By SAVANNAH WILLIAMS
Capital News Service
ANNAPOLIS, Maryland – Quinten Maggio leaned against the wooden table in the back of the West Street Starbucks in Annapolis, just down the road from his new home. He wore brand-new clothes, brand-new shoes and carried a brand-new wallet.
To the casual onlooker, there was nothing out of the ordinary about this 22-year-old Coast Guardsman – but to those who know him, Maggio’s “newness” is indicative of a terrible loss.
In the dark hours between March 5 and March 6, everything Maggio owned went up in a rush of angry flames.
Maggio said he doesn’t know what caused the fire, but he’s well acquainted with its consequences.
“I know no one thinks something like this could happen to them,” Maggio said, sipping on his small green tea Frappuccino with whipped cream. “I definitely didn’t. I definitely didn’t expect to wake up to a fire taking all of my things away from me.”
When Maggio said all of his things, he meant it. Maggio was collected as he recalled the night of the fire,
when the room he was renting, and everything inside it, was destroyed.
Maggio said he was sleeping when the fire started, and the homeowner – one of the three people in the house at the time – ran in to wake Maggio, unintentionally startling him with urgent tones.
“I started fighting him off, and he explained there was a fire, and I needed to get out. I had only been in my boxers and a shirt, so I threw on my pants, and before I could even throw my shoes on, smoke had filled my room,” Maggio said.
Maggio got out without grabbing anything, in complete survival mode, and ran to warn his next-door neighbors. He said nobody was seriously injured.

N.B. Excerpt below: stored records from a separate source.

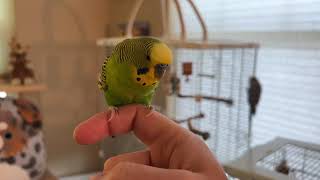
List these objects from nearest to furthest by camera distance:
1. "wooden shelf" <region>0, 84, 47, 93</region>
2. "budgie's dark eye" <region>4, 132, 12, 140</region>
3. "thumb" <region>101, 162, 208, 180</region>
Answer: "thumb" <region>101, 162, 208, 180</region>
"budgie's dark eye" <region>4, 132, 12, 140</region>
"wooden shelf" <region>0, 84, 47, 93</region>

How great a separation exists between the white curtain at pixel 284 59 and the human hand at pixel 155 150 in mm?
888

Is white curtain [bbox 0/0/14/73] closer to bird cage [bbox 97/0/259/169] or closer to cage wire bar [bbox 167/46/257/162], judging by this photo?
bird cage [bbox 97/0/259/169]

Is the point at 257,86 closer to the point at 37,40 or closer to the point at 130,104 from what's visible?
the point at 130,104

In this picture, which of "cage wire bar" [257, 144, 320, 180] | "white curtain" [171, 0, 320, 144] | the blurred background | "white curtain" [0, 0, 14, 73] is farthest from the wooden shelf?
"cage wire bar" [257, 144, 320, 180]

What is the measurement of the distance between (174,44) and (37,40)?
108 cm

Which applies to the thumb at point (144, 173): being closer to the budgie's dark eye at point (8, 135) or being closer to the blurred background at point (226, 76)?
the blurred background at point (226, 76)

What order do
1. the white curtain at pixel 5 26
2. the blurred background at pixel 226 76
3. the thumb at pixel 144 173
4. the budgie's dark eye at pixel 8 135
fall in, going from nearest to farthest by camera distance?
the thumb at pixel 144 173 → the blurred background at pixel 226 76 → the budgie's dark eye at pixel 8 135 → the white curtain at pixel 5 26

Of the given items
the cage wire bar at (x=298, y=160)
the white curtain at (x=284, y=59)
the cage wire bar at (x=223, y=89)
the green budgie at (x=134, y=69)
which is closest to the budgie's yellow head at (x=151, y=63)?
the green budgie at (x=134, y=69)

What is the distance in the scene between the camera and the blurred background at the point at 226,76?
38.9 inches

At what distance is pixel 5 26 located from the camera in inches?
68.5

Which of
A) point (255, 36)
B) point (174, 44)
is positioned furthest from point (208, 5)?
point (174, 44)

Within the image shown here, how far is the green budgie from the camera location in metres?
0.39

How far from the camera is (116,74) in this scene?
403mm

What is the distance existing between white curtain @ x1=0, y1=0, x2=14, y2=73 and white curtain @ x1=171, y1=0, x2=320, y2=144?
110 cm
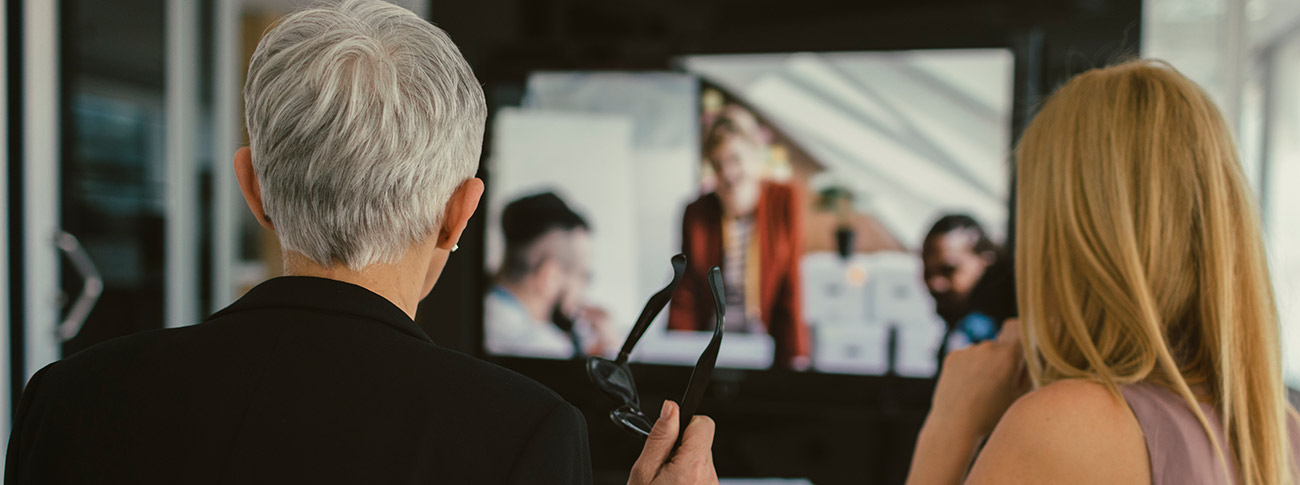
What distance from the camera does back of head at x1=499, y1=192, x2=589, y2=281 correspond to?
2602 millimetres

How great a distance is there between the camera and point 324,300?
0.73 m

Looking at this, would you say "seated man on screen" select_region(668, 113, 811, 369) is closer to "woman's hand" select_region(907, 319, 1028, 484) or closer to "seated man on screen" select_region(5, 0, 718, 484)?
"woman's hand" select_region(907, 319, 1028, 484)

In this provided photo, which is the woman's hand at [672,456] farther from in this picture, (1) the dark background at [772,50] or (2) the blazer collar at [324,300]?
(1) the dark background at [772,50]

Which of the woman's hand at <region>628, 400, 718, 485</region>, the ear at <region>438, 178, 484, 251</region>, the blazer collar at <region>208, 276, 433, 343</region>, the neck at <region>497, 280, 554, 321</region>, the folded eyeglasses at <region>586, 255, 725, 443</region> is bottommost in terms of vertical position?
the neck at <region>497, 280, 554, 321</region>

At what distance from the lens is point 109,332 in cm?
272

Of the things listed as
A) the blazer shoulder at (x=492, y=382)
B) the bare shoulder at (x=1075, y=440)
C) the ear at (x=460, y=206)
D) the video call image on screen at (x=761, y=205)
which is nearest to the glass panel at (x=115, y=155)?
the video call image on screen at (x=761, y=205)

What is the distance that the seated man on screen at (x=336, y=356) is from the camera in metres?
0.67

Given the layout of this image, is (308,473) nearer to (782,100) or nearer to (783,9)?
(782,100)

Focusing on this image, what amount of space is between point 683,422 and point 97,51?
8.35 ft

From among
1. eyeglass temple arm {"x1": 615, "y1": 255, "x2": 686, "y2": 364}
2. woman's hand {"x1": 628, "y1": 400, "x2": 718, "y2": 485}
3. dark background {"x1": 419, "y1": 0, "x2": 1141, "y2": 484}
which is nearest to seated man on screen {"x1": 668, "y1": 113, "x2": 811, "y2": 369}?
dark background {"x1": 419, "y1": 0, "x2": 1141, "y2": 484}

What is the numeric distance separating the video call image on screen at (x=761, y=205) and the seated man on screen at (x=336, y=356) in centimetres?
170

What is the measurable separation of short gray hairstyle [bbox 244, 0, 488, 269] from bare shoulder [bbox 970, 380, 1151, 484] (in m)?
0.71

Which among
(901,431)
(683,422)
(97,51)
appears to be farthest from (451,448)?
(97,51)

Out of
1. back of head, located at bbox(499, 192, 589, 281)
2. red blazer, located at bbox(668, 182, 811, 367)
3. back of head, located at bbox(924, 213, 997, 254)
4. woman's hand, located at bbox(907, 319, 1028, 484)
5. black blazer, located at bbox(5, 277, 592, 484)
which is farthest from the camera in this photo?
back of head, located at bbox(499, 192, 589, 281)
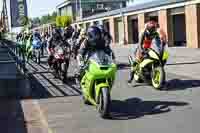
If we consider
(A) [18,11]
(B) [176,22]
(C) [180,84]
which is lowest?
(C) [180,84]

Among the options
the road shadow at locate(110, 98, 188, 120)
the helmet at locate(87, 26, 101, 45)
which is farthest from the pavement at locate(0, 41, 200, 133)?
the helmet at locate(87, 26, 101, 45)

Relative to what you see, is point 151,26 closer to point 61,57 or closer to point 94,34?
point 94,34

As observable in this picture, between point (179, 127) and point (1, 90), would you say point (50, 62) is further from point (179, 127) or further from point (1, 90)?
point (179, 127)

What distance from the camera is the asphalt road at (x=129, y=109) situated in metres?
8.04

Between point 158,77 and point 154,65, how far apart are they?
19.1 inches

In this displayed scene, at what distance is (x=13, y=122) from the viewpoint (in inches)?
353

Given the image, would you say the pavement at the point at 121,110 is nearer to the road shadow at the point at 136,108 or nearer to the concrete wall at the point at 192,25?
the road shadow at the point at 136,108

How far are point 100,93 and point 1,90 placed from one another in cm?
451

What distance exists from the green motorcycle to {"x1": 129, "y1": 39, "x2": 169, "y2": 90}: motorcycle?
9.89 ft

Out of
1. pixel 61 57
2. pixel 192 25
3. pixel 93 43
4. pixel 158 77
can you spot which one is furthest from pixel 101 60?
pixel 192 25

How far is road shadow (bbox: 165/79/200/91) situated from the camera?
12420mm

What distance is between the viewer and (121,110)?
962cm

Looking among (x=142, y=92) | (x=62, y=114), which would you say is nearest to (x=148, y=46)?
(x=142, y=92)

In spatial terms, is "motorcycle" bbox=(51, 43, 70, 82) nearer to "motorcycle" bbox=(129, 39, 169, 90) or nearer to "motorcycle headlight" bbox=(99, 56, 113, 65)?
"motorcycle" bbox=(129, 39, 169, 90)
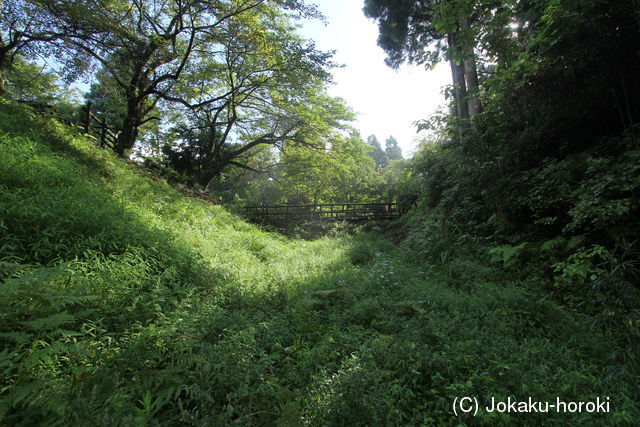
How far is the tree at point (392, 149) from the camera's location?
184 ft

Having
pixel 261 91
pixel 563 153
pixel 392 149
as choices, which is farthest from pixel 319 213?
pixel 392 149

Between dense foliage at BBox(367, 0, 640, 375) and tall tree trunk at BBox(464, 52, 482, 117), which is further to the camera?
tall tree trunk at BBox(464, 52, 482, 117)

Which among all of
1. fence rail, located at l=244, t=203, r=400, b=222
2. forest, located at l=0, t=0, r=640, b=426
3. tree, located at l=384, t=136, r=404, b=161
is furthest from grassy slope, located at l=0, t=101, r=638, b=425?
tree, located at l=384, t=136, r=404, b=161

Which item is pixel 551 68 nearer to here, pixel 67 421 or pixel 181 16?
pixel 67 421

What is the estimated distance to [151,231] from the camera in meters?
4.72

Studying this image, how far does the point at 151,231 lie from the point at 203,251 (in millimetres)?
1079

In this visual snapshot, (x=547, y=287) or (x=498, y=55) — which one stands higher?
(x=498, y=55)

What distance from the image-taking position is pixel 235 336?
264 cm

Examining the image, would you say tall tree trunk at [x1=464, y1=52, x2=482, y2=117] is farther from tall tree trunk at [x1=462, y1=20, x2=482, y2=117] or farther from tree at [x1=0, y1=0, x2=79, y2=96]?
tree at [x1=0, y1=0, x2=79, y2=96]

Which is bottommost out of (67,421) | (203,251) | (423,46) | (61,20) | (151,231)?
(67,421)

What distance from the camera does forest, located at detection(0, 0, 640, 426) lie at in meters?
1.92

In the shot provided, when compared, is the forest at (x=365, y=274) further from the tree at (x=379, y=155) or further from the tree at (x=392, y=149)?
the tree at (x=392, y=149)

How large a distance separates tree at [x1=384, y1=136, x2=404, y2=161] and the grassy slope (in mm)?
54677

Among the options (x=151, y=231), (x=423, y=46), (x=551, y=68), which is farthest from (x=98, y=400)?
(x=423, y=46)
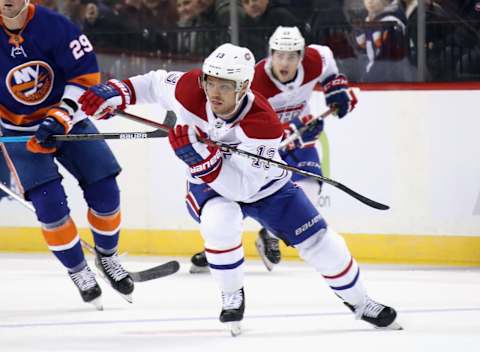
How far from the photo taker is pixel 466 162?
6688 mm

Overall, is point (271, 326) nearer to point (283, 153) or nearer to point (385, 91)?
point (283, 153)

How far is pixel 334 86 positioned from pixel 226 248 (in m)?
2.21

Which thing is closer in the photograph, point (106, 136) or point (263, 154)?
point (263, 154)

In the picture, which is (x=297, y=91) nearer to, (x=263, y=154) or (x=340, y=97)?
(x=340, y=97)

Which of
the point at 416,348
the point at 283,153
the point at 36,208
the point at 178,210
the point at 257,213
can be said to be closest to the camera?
the point at 416,348

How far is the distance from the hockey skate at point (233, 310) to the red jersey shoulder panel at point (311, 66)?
221 centimetres

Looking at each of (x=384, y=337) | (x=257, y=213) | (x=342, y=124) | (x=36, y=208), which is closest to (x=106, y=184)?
(x=36, y=208)

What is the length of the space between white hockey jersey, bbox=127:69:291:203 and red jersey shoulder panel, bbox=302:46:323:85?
2.00 metres

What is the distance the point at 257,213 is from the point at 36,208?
3.37 feet

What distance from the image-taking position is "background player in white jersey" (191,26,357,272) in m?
6.42

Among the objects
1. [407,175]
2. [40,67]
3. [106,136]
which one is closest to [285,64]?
[407,175]

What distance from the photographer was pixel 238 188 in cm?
452

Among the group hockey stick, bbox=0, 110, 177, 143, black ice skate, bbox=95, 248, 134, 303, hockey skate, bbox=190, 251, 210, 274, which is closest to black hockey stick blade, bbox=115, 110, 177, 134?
hockey stick, bbox=0, 110, 177, 143

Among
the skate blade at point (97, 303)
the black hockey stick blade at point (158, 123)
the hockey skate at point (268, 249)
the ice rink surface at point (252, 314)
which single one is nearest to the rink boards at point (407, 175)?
the ice rink surface at point (252, 314)
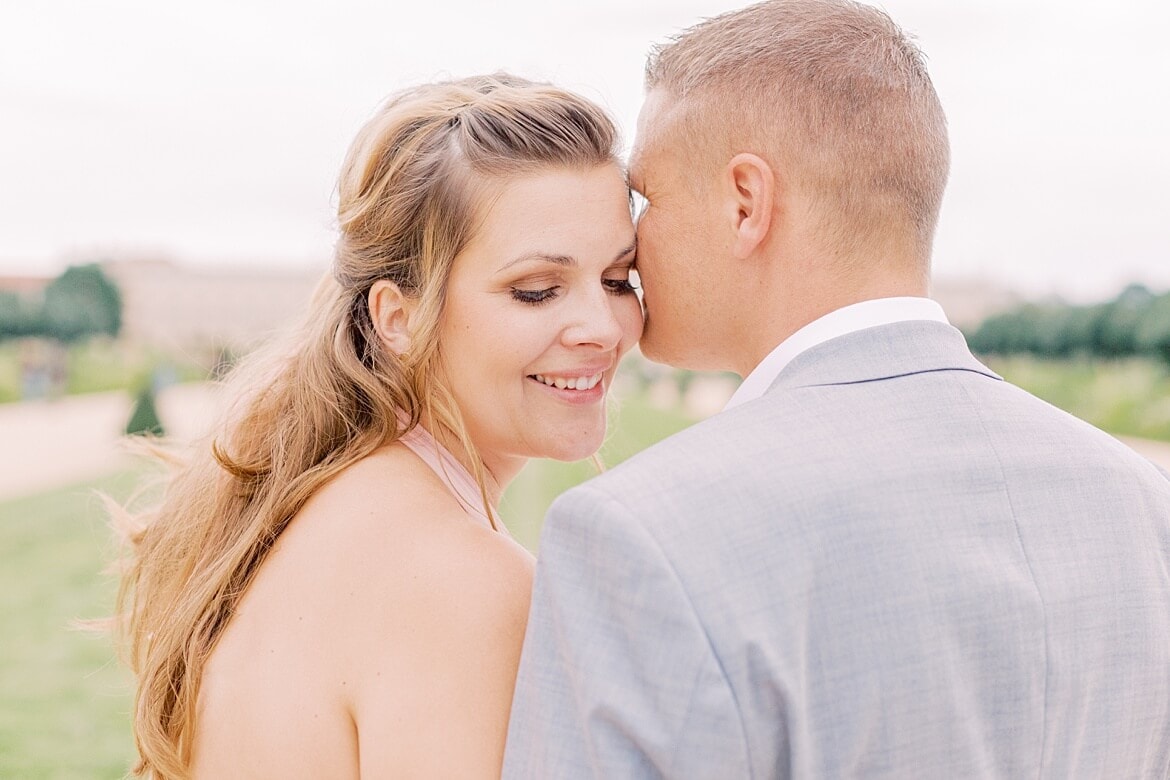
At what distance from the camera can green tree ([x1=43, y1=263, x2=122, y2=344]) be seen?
5350cm

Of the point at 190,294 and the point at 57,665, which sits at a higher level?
the point at 57,665

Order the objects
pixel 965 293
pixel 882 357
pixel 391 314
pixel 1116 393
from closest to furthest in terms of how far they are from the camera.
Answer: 1. pixel 882 357
2. pixel 391 314
3. pixel 1116 393
4. pixel 965 293

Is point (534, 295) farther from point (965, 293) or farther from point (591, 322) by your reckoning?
point (965, 293)

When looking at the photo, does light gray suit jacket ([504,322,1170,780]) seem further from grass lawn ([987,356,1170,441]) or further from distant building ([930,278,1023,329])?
distant building ([930,278,1023,329])

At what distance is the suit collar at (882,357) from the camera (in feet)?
6.63

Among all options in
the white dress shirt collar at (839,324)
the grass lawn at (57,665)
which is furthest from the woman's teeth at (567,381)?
the grass lawn at (57,665)

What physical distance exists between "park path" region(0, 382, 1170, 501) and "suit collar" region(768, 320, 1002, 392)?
1546 cm

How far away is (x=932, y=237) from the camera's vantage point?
2.35 meters

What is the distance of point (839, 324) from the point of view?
220 centimetres

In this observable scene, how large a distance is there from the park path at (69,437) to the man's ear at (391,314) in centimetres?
1438

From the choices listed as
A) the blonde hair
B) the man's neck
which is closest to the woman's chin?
the man's neck

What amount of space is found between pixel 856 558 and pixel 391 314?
148 centimetres

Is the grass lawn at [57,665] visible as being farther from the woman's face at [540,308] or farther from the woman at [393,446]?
the woman's face at [540,308]

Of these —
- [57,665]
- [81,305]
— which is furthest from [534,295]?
[81,305]
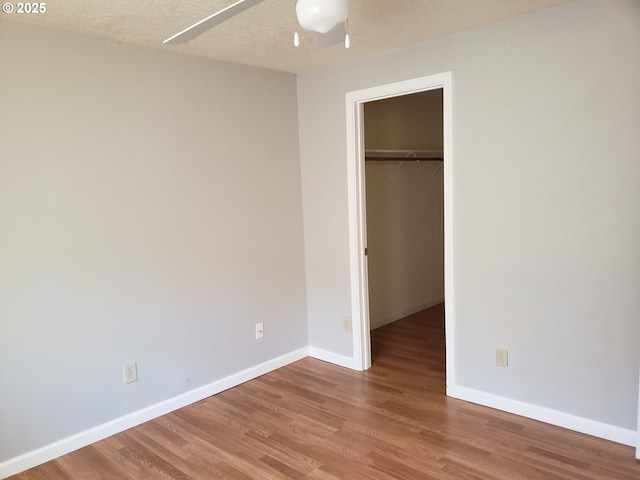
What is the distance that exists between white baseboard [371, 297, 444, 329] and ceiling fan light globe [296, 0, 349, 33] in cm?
338

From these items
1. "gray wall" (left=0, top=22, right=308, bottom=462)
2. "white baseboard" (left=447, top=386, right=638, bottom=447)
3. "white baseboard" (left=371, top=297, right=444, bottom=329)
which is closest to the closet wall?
"white baseboard" (left=371, top=297, right=444, bottom=329)

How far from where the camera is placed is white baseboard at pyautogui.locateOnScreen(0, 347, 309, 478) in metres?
2.51

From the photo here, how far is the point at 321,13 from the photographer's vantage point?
1.67 metres

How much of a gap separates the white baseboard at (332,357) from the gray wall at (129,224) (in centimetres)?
34

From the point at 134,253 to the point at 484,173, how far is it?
7.12 ft

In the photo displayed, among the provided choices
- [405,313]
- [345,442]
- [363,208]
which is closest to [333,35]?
[363,208]

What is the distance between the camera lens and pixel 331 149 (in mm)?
3641

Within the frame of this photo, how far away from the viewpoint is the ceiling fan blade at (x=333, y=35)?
1854 mm

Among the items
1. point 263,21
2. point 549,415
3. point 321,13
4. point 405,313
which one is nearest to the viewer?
point 321,13

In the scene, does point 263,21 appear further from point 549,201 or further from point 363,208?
point 549,201

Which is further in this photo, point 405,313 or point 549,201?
point 405,313

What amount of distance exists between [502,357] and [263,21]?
7.77 feet

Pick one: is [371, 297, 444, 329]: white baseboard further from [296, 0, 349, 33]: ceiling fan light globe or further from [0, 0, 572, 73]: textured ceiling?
[296, 0, 349, 33]: ceiling fan light globe

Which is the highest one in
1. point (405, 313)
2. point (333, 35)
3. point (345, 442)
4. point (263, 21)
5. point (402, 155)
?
point (263, 21)
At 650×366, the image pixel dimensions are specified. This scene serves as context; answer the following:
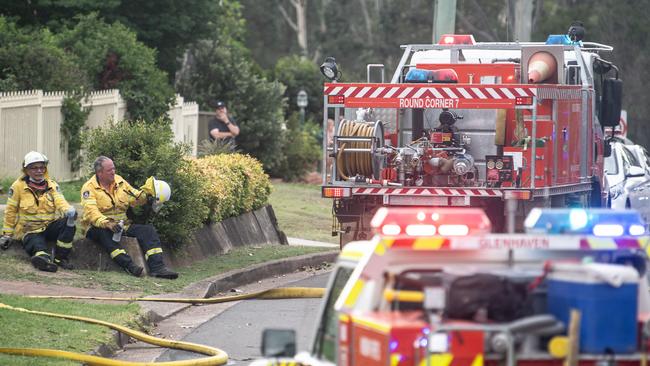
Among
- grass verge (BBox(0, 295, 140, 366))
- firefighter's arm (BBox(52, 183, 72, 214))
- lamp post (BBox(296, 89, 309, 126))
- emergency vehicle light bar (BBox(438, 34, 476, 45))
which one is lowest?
grass verge (BBox(0, 295, 140, 366))

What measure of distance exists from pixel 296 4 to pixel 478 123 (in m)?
60.6

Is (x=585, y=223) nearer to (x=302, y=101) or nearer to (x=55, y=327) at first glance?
(x=55, y=327)

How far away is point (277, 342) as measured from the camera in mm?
6508

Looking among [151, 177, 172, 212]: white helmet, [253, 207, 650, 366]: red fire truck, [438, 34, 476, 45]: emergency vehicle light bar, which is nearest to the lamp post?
[438, 34, 476, 45]: emergency vehicle light bar

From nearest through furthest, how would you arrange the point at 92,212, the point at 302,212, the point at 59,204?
the point at 59,204 < the point at 92,212 < the point at 302,212

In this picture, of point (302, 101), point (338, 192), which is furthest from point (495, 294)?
point (302, 101)

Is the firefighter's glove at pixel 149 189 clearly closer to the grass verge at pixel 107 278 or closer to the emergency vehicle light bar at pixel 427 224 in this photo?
the grass verge at pixel 107 278

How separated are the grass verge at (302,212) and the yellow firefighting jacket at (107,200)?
25.5ft

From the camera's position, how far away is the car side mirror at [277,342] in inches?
256

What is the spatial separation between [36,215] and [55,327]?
3.63 m

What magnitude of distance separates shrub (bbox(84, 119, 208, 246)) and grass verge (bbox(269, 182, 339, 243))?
658 centimetres

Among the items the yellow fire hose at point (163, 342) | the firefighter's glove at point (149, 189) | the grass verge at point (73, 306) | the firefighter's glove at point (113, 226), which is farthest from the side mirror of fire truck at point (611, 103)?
the firefighter's glove at point (113, 226)

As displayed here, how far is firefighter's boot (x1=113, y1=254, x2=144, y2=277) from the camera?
Result: 1526 cm

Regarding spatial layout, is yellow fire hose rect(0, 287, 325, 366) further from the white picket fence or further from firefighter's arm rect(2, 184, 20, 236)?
the white picket fence
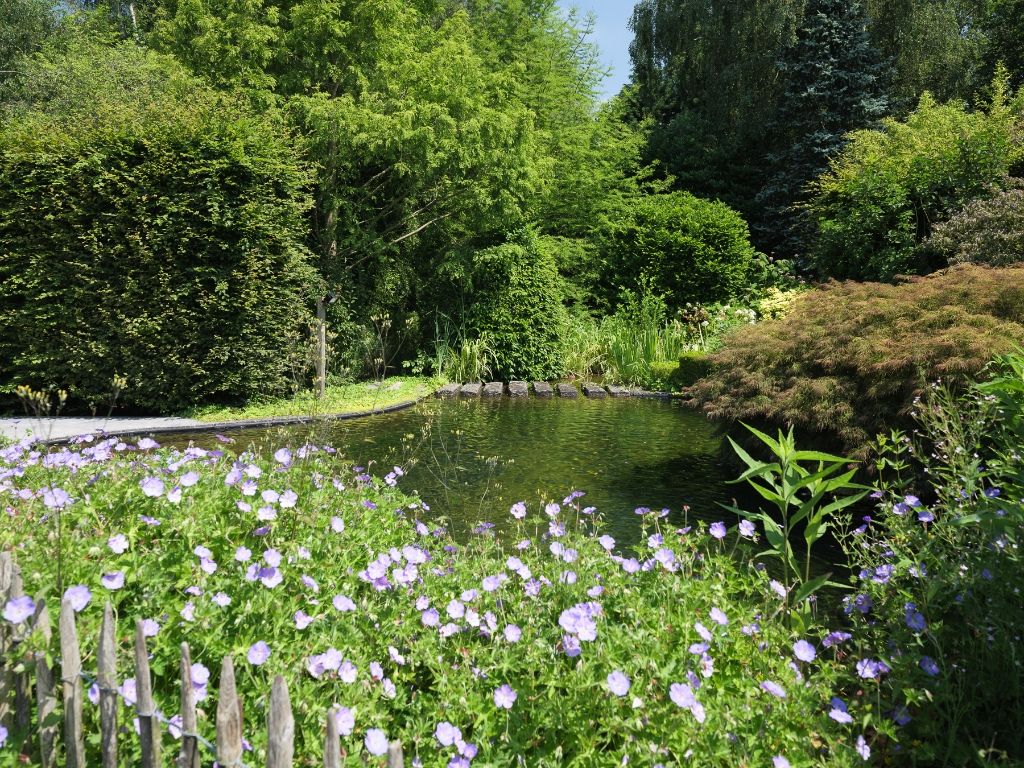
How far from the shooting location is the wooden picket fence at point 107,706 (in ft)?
3.77

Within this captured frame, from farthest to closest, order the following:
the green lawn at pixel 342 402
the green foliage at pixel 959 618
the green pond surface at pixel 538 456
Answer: the green lawn at pixel 342 402 → the green pond surface at pixel 538 456 → the green foliage at pixel 959 618

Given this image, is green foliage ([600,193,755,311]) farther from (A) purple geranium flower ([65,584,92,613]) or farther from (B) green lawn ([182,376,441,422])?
(A) purple geranium flower ([65,584,92,613])

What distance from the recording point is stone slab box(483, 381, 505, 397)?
33.3 feet

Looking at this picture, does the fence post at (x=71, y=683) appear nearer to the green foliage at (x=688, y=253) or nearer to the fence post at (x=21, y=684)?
the fence post at (x=21, y=684)

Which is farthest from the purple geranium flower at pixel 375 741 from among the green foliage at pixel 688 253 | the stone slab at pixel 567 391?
the green foliage at pixel 688 253

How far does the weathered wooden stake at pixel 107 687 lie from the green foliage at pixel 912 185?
11643 mm

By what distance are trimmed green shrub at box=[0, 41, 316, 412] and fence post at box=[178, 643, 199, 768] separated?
7.42 m

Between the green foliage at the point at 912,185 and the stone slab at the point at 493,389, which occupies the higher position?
the green foliage at the point at 912,185

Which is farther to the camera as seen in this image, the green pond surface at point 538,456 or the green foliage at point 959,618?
the green pond surface at point 538,456

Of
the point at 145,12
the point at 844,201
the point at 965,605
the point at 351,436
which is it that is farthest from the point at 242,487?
the point at 145,12

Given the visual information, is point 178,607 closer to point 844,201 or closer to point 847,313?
point 847,313

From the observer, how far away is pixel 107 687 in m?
A: 1.37

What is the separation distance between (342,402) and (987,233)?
25.8ft

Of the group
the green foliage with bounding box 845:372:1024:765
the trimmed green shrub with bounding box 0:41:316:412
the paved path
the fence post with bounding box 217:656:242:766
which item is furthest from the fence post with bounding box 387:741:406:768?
the trimmed green shrub with bounding box 0:41:316:412
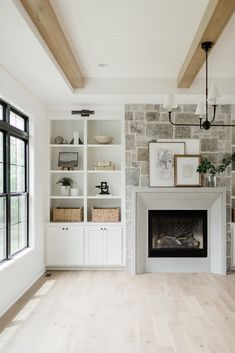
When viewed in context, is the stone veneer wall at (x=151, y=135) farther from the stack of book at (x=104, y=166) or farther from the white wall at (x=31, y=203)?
the white wall at (x=31, y=203)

“Within minutes, my room was completely filled with fire, and within another couple minutes, the entire house was just completely engulfed,” Maggio said. “Then, I was thinking, ‘Hey, maybe I should move my car,’ and I realized I had left my keys in my room – and then I realized I left my phone, and realized I left my wallet.”
Maggio said within half an hour, the fire had spread to his car.
“That’s when it dawned on me that I pretty much lost everything,” Maggio said.
Because Maggio, a Riverside, California, native, moved into the room with only two days’ notice in October, he said he didn’t think about purchasing renters insurance, and will have to replace the majority of his belongings out of pocket.
He’s not alone; according to an Insurance Information Institute poll (http://www.iii.org/fact-statistic/renters-insurance) conducted in 2016, only 41 percent of renters have renters insurance, even though 95 percent of homeowners have homeowners insurance.
Maggio said the only things covered in the damage were his cellphone and his car – but the insurance on his car only brought his balance to $0.
“If you include my car, I lost about $20,000 worth of things. It’s going to take a while (to get back to normal),” Maggio said.
It’s going to be some time before Maggio can replace his $1,500 gaming laptop and his $1,000 Epiphone Les Paul guitar, and some things (like the pictures of his family, skydiving memorabilia and boot camp souvenirs) can’t ever be replaced – but he said the help he’s received has changed his low expectations of society.
“When something bad like this happens, a lot of people come together and make things right for that person,” Maggio said. “That’s one thing I realized – I had a very low view on society as a whole, but when this happened and I got to see how amazing people could be, that was very humbling. It’s something I enjoyed experiencing, despite everything that happened, of course.”
Maggio’s section mate from the Annapolis Coast Guard station, 26-year-old Lee Acker, was just one of the people to reach out to him after the fire.
Acker, who said he’s known Maggio for about seven months, said he heard about Maggio’s situation when their station briefed the guardsmen before duty the next morning. He immediately called his wife, Alyssa Acker, 25, who went out and purchased Maggio a duffel bag full of essential clothes and toiletries.
“One of the things that we believe in … is: You see a need and you fill it,” said Acker. “Because of that, we were able to do what we could to try to give back and lessen a situation as much as we could. … We had means to do it, so we wanted to help.”
Acker also set up a GoFundMe page (https://www.gofundme.com/help-quinten-recover-from-fire-loss?ssid=973270172&pos=22”) to raise support for Maggio, asking for $2,000 to get him back on his feet. The account has raised more than $6,000 in the last month, three times Acker’s goal, which has helped Maggio to replace his car.
“The whole Coast Guard in general is one big family,” Acker said.
Baltimore Coast Guard Chief Petty Officer Shane Swartz, 33, pooled together with the Chief Petty Officer Association and his real estate office, Berkshire Hathaway Home Services and PenFed Realty, to buy Maggio a new laptop after the fire.
Other guardsmen at Maggio’s station also put in hours of research to find a way to replace Maggio’s uniforms for free.
After the incident, Maggio is more careful to take precautions regarding his belongings.
It would have cost him $24 a month for renters insurance, which he has already purchased for his new place.
He offered some lessons he’s had to learn the hard way.
“Definitely get renters insurance, wherever you live,” Maggio said, and “get a fire-safe box to keep all your important documents in.”